Facebook’s engineering team wrote about the different methodologies used at Facebook that help maintain a high degree of hardware availability in their data centers.
Facebook has data centers across the globe in 15 regions, and has been expanding regularly. A lot of this is possible because provisioning of infrastructure, including the network, is automated. Hardware failure is expected at such scale and is mitigated to some extent by Facebook’s internal cluster management system called Twine (previously known as Tupperware). There are four aspects which help Facebook maintain a high degree of hardware availability. These are systems for detection and remediation, monitoring and mitigation without significantly affecting application performance, using ML techniques for predicting anomalies, and an automated root cause analysis (RCA) system. These four aspects are also discussed in detail in individual papers by Facebook engineers.
Facebook’s detection and remediation system consists of the tools MachineChecker – which analyzes server logs, Facebook Auto-Remediation (FBAR), and Cyborg. MachineChecker checks include “checks for host ping, out-of-band (OOB) ping, power status check, memory error checks, sensor check, secure shell (SSH) access, network interface card (NIC) speed, dmesg check, S.M.A.R.T.check, and power supply check”. It creates alerts in a central system, and FBAR executes customizable scripts to attempt to fix it. Mostly written in Python, FBAR is not a new system – it has existed for almost a decade, with subsequent improvements. Cyborg runs lower level checks and logs a ticket for manual intervention if remediation was unsuccessful. As part of the workflow, FBAR and Cyborg both rerun MachineChecker again to verify the failure. According to one talk, “94% alarms are cleared without human intervention”.
The authors of the paper note that there are failures that can be missed because of their transient nature. Such failures include those triggered by high load, which disappear once the load lightens and thus subsequent reruns of MachineChecker do not catch them. To get around this, they suggest creating synthetic load on the CPU, memory, and the network.
Typical hardware failures will result in a CPU interrupt, which can affect application performance.
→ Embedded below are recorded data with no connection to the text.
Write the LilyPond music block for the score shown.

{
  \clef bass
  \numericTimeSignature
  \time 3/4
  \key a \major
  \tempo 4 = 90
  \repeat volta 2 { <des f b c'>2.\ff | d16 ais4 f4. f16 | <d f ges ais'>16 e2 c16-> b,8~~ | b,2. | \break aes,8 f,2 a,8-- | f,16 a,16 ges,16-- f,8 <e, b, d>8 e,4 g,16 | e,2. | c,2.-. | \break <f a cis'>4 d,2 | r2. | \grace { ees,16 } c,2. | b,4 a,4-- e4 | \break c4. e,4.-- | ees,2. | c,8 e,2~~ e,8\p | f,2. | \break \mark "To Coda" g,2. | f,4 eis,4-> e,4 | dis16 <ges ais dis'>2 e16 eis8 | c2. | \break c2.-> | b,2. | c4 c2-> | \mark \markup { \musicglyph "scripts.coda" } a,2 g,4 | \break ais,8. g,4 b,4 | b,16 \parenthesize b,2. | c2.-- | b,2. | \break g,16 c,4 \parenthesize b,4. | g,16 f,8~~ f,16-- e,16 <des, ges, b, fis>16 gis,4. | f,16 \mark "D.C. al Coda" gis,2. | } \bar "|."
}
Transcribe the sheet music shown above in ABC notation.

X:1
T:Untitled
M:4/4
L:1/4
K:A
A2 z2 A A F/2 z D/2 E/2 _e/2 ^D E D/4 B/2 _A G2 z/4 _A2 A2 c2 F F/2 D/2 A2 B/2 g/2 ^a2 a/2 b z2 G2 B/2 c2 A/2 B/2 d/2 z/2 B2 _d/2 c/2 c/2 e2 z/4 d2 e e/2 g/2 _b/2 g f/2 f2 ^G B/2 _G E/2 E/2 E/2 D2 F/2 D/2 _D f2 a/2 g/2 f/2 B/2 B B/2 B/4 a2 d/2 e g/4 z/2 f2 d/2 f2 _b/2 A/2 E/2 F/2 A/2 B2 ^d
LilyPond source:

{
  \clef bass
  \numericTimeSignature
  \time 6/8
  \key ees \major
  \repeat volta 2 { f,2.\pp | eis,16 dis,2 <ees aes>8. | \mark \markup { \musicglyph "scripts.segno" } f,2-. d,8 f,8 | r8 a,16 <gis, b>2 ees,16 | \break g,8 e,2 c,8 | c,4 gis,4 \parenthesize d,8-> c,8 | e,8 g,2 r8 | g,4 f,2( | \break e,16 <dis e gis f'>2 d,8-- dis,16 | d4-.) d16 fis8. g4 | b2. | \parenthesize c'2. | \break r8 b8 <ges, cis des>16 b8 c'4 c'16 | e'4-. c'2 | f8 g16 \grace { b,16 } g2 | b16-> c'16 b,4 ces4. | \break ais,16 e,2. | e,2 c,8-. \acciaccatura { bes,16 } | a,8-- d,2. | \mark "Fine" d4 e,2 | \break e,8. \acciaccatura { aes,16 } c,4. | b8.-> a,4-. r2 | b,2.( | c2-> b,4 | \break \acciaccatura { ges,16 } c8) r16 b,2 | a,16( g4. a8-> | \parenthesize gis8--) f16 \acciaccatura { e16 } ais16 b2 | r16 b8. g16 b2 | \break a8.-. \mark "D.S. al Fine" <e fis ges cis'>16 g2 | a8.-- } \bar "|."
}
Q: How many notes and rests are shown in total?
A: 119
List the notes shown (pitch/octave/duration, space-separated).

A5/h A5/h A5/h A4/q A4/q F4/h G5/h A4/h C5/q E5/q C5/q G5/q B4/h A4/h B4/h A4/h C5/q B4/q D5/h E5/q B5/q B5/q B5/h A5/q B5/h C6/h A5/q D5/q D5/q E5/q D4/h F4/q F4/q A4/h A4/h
The authors suggest adopting a middle ground where a hybrid approach utilizes two different methods to preserve accuracy without impacting performance.
New hardware and software configurations means the auto-remediation system needs to be updated with new rules from time to time. Some tickets can be marked as undiagnosed or misdiagnosed if there is a gap between updating the system with new rules and when new software and hardware are deployed. To avoid this, the team built a machine learning framework that “learns from how failures have been fixed in the past and tries to predict what repairs would be necessary” for current tickets. The input data for the ML models include failure signals collected from the MachineChecker checks, server metadata, and recent (around 6 months) repair tickets for the server.
The last tool in the group is an RCA system that correlates server hardware logs with software and tooling logs. It uses a pattern mining algorithm to find correlations among millions of log entries.
There are other systems in place at Facebook to mitigate outages in different layers of the stack like Maelstrom, apart from the ones talked about here.